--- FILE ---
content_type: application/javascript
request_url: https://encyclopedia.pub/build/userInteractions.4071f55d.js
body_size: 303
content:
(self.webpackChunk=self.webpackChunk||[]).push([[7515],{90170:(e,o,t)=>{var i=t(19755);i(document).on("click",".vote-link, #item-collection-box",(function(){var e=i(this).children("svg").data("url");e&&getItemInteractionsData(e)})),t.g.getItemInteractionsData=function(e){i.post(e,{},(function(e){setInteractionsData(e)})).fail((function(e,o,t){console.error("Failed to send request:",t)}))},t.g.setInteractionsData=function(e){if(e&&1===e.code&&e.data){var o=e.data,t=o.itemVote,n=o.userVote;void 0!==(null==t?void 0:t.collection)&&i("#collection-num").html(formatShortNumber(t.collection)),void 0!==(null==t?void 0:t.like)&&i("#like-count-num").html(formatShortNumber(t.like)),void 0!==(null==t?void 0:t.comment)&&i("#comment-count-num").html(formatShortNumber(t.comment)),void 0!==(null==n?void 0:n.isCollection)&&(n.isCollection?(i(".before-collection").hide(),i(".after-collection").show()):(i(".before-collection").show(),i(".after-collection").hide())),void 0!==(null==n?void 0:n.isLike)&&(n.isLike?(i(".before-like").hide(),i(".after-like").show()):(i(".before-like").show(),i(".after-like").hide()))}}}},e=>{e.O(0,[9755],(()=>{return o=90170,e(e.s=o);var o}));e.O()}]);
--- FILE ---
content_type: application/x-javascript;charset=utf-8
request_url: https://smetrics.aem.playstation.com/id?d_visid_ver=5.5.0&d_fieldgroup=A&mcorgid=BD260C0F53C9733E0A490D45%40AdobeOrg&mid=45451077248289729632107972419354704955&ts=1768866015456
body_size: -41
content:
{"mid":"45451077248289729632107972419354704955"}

-=-=-

== Brief ==
Which lines above hold the string "application"? Copy every one of them.

== Response below ==
content_type: application/javascript
content_type: application/x-javascript;charset=utf-8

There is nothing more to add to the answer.